→ **WHAT YOU HAVE TO DO**: Return every line from the one with "1535440623-dji-mavic-2-pro-drone-hasselblad-camera-2018-1.jpg" through the one with "Tijl Beckand komt", inclusive, exactly as it appears below.

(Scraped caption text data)
══════════════════════════════

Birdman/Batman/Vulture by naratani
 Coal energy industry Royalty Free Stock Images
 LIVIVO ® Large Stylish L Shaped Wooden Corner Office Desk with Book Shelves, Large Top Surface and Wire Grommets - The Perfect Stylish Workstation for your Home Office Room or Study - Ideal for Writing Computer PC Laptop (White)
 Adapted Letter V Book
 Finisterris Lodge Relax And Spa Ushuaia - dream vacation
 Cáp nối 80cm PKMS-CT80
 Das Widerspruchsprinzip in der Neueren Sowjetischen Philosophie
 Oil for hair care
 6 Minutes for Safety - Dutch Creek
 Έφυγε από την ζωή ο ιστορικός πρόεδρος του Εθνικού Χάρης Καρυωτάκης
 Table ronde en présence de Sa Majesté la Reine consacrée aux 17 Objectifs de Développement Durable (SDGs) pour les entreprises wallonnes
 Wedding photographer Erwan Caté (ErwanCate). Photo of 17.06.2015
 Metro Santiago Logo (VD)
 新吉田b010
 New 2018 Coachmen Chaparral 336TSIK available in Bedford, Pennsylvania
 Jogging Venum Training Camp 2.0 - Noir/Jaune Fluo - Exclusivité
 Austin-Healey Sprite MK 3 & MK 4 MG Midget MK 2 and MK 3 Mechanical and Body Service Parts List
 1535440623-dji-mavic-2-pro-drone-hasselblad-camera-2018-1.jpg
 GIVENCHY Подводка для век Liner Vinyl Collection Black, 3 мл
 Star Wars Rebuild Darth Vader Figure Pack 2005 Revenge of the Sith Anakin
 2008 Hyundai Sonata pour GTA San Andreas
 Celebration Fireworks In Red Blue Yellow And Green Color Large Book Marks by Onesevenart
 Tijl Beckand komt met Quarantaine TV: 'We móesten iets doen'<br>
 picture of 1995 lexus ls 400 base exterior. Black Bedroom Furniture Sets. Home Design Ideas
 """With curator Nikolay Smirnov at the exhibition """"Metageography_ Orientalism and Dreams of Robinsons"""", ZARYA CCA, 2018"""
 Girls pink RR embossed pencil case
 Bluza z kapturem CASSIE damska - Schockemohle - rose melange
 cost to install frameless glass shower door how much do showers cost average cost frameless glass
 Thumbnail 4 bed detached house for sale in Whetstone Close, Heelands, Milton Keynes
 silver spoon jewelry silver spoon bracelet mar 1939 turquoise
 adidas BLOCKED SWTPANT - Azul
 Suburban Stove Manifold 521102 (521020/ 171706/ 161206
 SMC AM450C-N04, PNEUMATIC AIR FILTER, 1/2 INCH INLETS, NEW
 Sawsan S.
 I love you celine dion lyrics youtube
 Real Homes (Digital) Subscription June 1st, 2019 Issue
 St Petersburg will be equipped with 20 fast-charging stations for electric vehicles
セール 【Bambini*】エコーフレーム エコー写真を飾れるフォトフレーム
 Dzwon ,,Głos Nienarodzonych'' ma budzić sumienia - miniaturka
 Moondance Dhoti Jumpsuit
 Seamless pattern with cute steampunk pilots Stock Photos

══════════════════════════════

→ **RESULT FOR THIS EXERCISE**:
 1535440623-dji-mavic-2-pro-drone-hasselblad-camera-2018-1.jpg
 GIVENCHY Подводка для век Liner Vinyl Collection Black, 3 мл
 Star Wars Rebuild Darth Vader Figure Pack 2005 Revenge of the Sith Anakin
 2008 Hyundai Sonata pour GTA San Andreas
 Celebration Fireworks In Red Blue Yellow And Green Color Large Book Marks by Onesevenart
 Tijl Beckand komt met Quarantaine TV: 'We móesten iets doen'<br>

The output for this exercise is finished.